I’ve been writing this column for about 80 weeks now. I will sometimes have people comment to me in person, via email or phone about how they felt after reading one of my articles. I have never had a reaction that even comes close to the myriad comments I have received from “Fashionable and Frum.”
The most neutral of comments came mostly from men. They expressed how the writer of the question claims to be tznius, but is not because she dresses to attract. They were wondering why I didn’t address it in my response. I told them that in my first draft, I kinda bashed her for thinking that covering her elbows, knees and neckline with fabric that’s tighter than her epidermis is being considered within the spirit of the law. Then, when I proof-read it, I realized that so many women hate tznius because it is impossible for a person to learn to be inward-focused when the foci of the outward is constantly being shoved down their throats. So instead, if you read the finished article, you will find one sentence about how the writer should evaluate which force is stronger—the drive to covering up, or to standing out? And while on this topic, for women struggling with tznius, I suggest working on just one piece at a time, because you still want to feel like yourself. And that’s only if you feel motivated to work on it. I also suggest upping the ante in the kodesh k’dushim. Not that it’ll solve everything, but it should help realign the priorities for you. (If I weren’t a therapist, I would never think that I need the following disclaimer, but unfortunately, I’m not one of the blissfully ignorant, so here is my disclaimer: The kodesh k’dushim advice is for marrieds only. My apologizes in case I just burst your bubble.)
The more intense reactions came from cats. I mean from women. These comments were mostly negative in nature, often using terms referring to the writer which I’d rather not repeat. Ladies, why do you care? Seriously. You make me ashamed to be part of your gender. Get secure. What do you care if someone is investing time, money and effort into looking inappropriate? How does that influence you? Why does that even strike a chord? I could understand if you tell me that you can’t stop looking at her and are upset that you are getting an aveira for gazing at her, but you are not! Can we maybe separate you from her? Can we stop measuring ourselves against others? Can we turn our emotional energy inward and see where we need to improve?
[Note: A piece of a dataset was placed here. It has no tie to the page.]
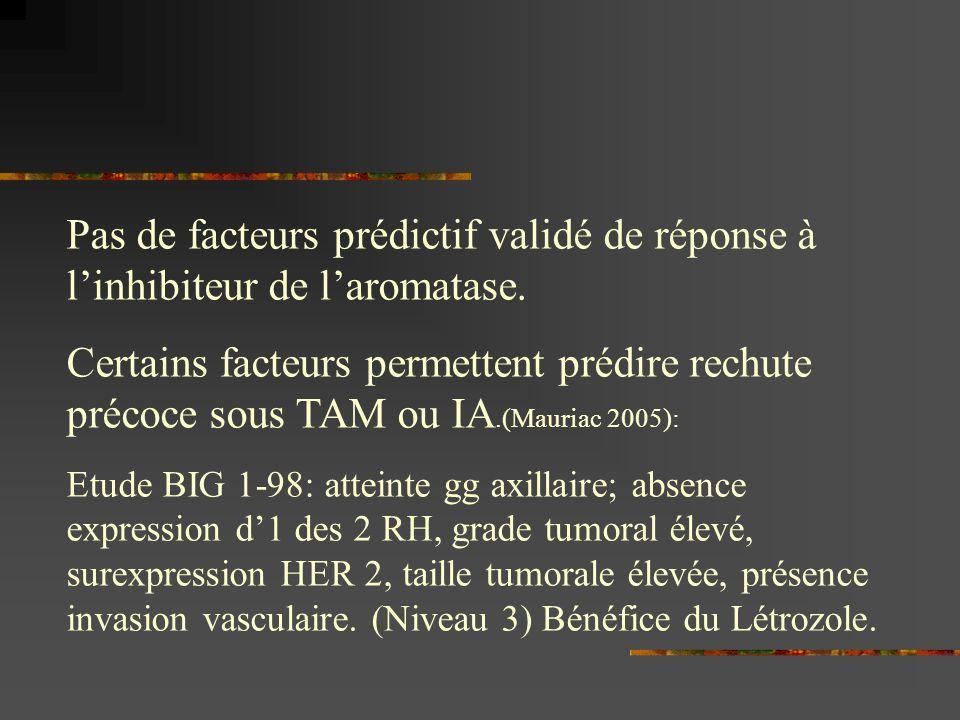 Pas de facteurs prédictif validé de réponse à l'inhibiteur de l'aromatase.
And now, for the drumroll: The most outlandish reaction I received from “Fashionable and Frum”, the reaction that I still feel horrible about. Some of you may try to console me and tell me that I don’t need to feel guilty, but Rashi says that if you are an agent for something bad happening to someone else, it reflects poorly on you. (He said it regarding the halacha of putting a fence around a high porch or rooftop, Devarim 22:8.)
So here’s what happened. A woman reached out to me to let me know that someone put a copy of “Frum and Fashionable” on her door, either thinking that she was the writer (she was not), or trying to tell her to tone down. The woman said that she dresses “fashionably” and is in shape. She has her own style of dressing and encounters many jealous people.
I know I cannot take responsibility for such juvenile communication, but it really bothers me that I put so much effort into telling my readers to communicate openly, honestly, directly and respectfully, yet this is what a reader used my words to do! I implore whomever you are to apologize and I will even enable you to save face. Reach out to me and admit that it was you. Realize that you caused a person
unnecessary pain. I will pass on your regret while protecting your identity.
And the best comments were the silence. The comments of those who see a women like the writer and think, “Oh.”